Foto: Heile Welt in der Volksbühne: "Coming Society" © Volksbühne/Julian Röder
Text:Barbara Behrendt, am 18. Januar 2019
Eines kann man Susanne Kennedy nicht vorhalten: Dass ihre künstlerische Handschrift verwechselbar wäre. Gummimasken und Stimmen, die vom Band kommen, machen die Schauspieler meist unkenntlich – es sind Avatare, die zu Kennedys Faszination für zukunftsfrohe Science-Fiction-Szenarien passen. Die „persönliche Reise“, die die Volksbühne ankündigt, beginnt im Zuschauerraum. Das Publikum schaut auf ein blinkendes Tor auf der Bühne, das an eine Zeitmaschine erinnert, Durchgang in eine andere Realität. Eine weichgespülte Computerstimme erschallt aus dem Off und fragt, was uns in diese virtuelle Welt geführt habe. Was uns dazu gebracht habe, in diesem Körper, diesem „Avatar“ das Spiel, unser Leben, zu spielen. Dieses sei unendlich – sobald unsere Figur sterbe, bekämen wir eine neue: „You are the player.“ Der Eiserne Vorhang hebt sich, legt den Blick frei auf eine knallbunte Bühne, die wir betreten sollen: „Welcome. Mind your step.“ Auf diesem Parcours schlendern wir die nächsten 75 Minuten ziellos herum.

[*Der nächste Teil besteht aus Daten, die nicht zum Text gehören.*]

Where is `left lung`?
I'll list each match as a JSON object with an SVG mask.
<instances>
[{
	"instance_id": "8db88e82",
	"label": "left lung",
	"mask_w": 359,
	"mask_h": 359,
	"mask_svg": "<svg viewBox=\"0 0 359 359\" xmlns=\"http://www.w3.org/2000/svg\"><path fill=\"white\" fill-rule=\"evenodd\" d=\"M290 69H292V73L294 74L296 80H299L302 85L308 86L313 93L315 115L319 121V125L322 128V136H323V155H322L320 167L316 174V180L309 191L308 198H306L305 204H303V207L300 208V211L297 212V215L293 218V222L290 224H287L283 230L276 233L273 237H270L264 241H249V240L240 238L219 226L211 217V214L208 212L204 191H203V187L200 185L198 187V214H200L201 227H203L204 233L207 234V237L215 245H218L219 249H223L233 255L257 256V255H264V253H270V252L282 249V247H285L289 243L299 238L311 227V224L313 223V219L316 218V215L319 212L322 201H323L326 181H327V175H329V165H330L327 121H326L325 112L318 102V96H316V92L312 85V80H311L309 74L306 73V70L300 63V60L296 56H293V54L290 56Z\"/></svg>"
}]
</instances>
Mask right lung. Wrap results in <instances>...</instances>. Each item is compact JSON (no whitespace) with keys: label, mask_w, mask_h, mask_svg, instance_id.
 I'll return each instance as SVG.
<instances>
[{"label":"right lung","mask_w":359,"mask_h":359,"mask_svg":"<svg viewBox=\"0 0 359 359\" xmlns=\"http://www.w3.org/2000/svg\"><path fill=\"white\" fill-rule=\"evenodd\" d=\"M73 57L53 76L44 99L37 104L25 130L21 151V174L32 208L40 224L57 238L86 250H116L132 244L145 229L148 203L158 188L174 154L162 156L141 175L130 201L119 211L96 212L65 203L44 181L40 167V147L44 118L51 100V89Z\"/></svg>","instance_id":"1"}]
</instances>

Grell und künstlich ist diese Welt. Als wäre ein Knallbonbon explodiert oder der Kopf beim psychedelischen Drogentrip. Auf Bildschirmen wiegen sich computeranimierte Bäume im Wind. Unterschiedliche Räume und Nischen sind mit quietschbunten Mustern bedeckt. Eine Höhle wirkt wie ein Vulkan, die Wände mit feuerrotem Magma ausgeschlagen. Im Innern sitzt ein alter Mann in durchsichtigem Regenmantel und scheint an seiner Erleuchtung zu arbeiten. Ein Bild wirkt wie das einer Mumie, ein anderes wie ägyptische Höhlenmalerei. Die Tapete in einer kleinen Pyramide erinnert an menschliche Wirbel, dann wieder schaut man auf Gesteinsbrocken, die durchs All zu fliegen scheinen. Eine optische Reizüberflutung, gemischt aus alter Kulturwelt und Science-Fiction, erschaffen vom Künstler Markus Selg, der schon früher mit Kennedy gearbeitet hat. Dazu dreht sich die Bühne langsam und konstant – das erzeugt einen leichten Schwindel und verstärkt das Gefühl einer Reise durch Raum und Zeit.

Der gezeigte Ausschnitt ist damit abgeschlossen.